An observation: Had Newman not been schooled as he was in philosophy and theology and the humanities, could he have written a book that still, all these years later, addresses all the most important questions with an intellectual perfection that remains unequalled? No, of course he could not. The question is unfair. A mind like Newman’s only comes along every century or so. But, without a schooling in philosophy, theology and the humanities, will our graduates even be able to grasp Newman, let alone appreciate him?
Which leads to the last, and inarguable reason, why Notre Dame should robustly resist the trend toward “learning outcomes” that encourage giving eighteen year olds more say in their own curriculum than they should be allotted.
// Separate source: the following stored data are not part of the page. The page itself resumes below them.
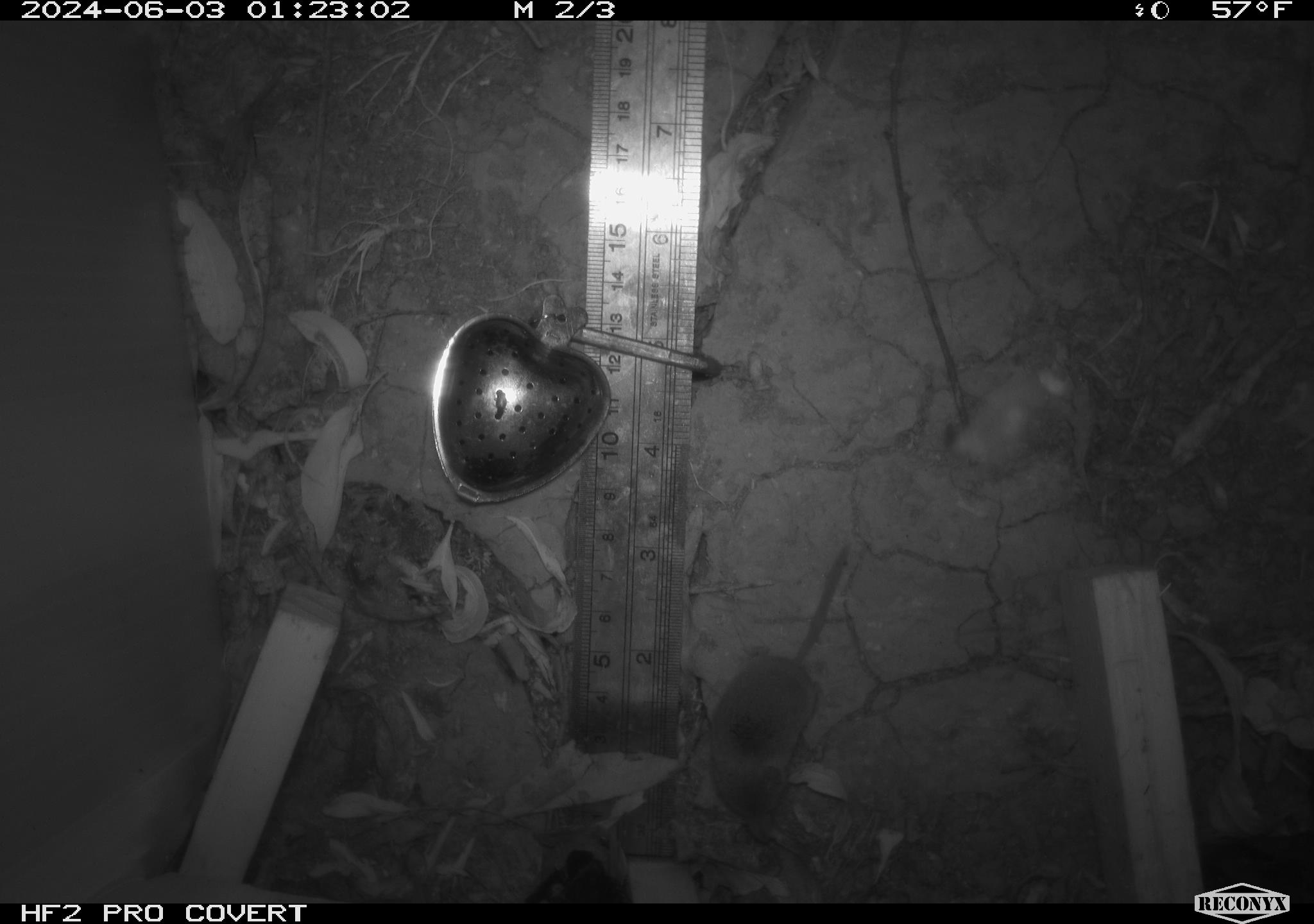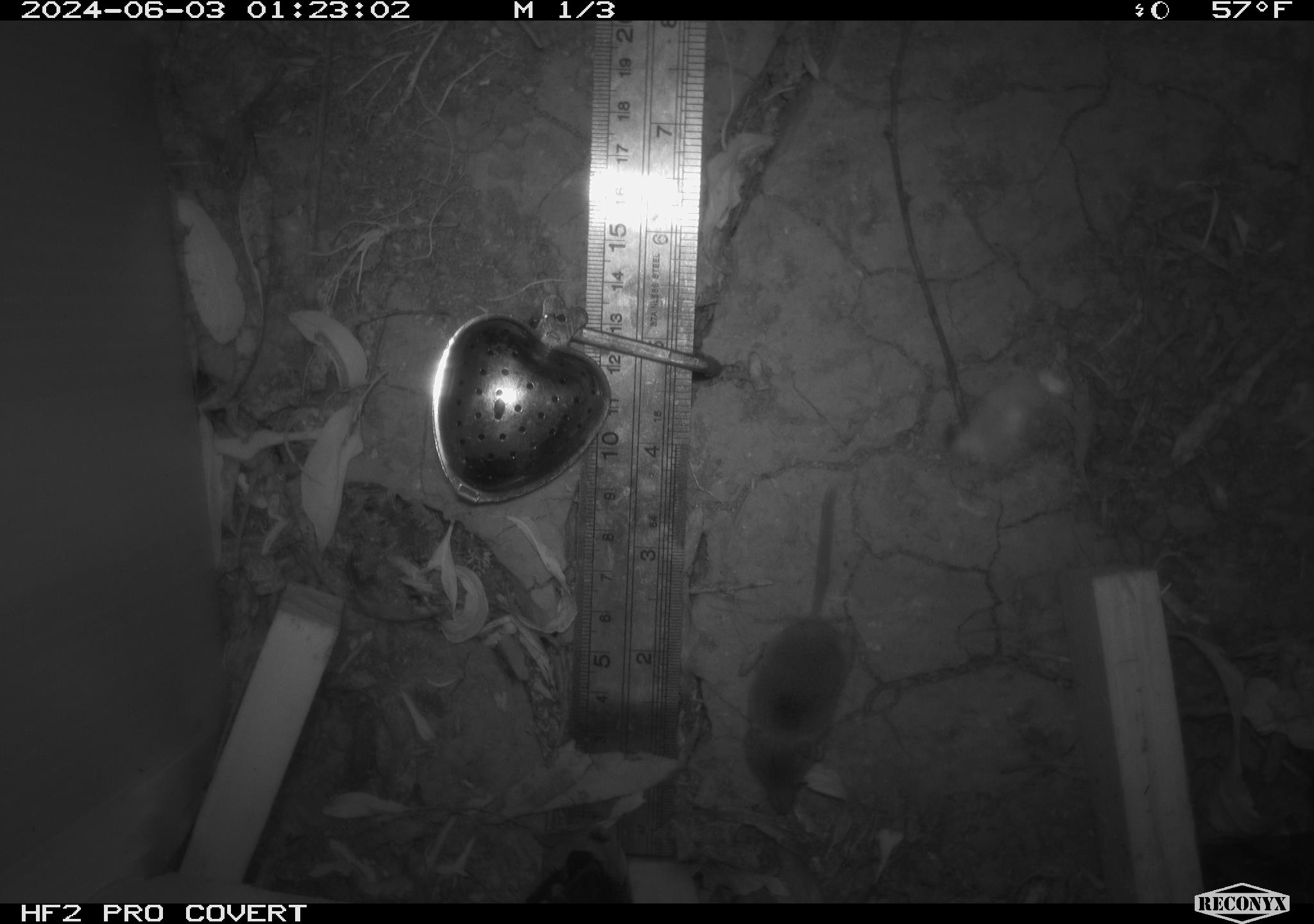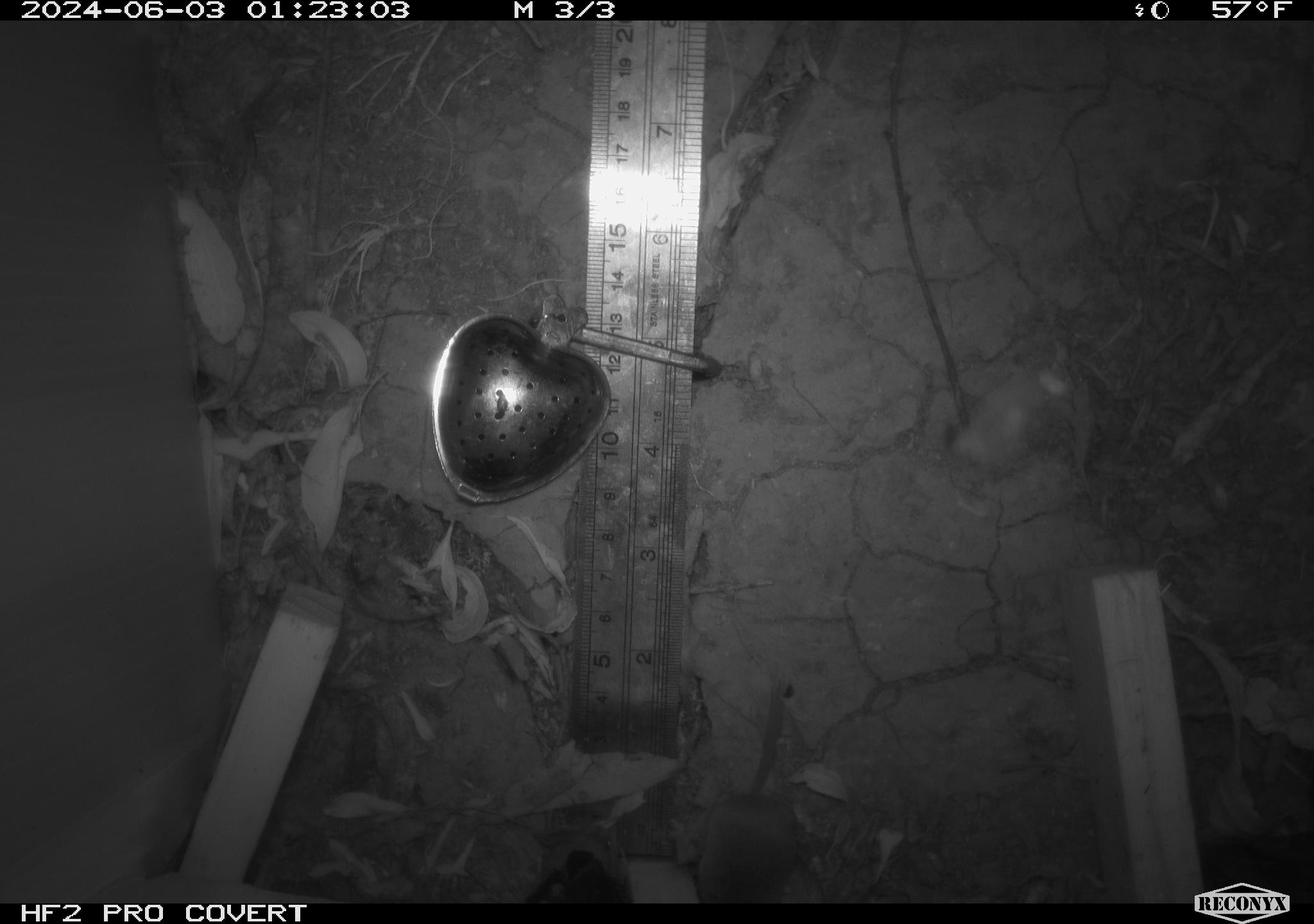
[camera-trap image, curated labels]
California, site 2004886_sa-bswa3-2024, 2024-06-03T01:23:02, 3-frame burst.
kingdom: Animalia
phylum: Chordata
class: Mammalia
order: Eulipotyphla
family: Soricidae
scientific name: Soricidae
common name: shrews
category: soricidae family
We have all encountered, socially or professionally, people who are very smart, who may have gone to very good schools, even Ivy League schools, but they can’t use Cartesian in a sentence, know nothing about Augustine, have no real grasp as to how our Western intellectual tradition got to where it is, possess a dismissive attitude towards questions that animate theology and no awareness that such questions have engaged the finest minds over several millennia, in short, they are not the kind of people you want to be seated next to at a dinner party or on a train. Newman, on the other hand: Can you imagine being seated next to him? There may be no single word in English that corresponds to intellectual excellence, but I will tell you this: If our great universities abandon a broad-based approach to core curricula, one that insists an educated person be educated in theology, philosophy and the humanities, we will stop looking for that missing English word that corresponds to intellectual l excellence, because there will be nothing to which it could be expected to correspond.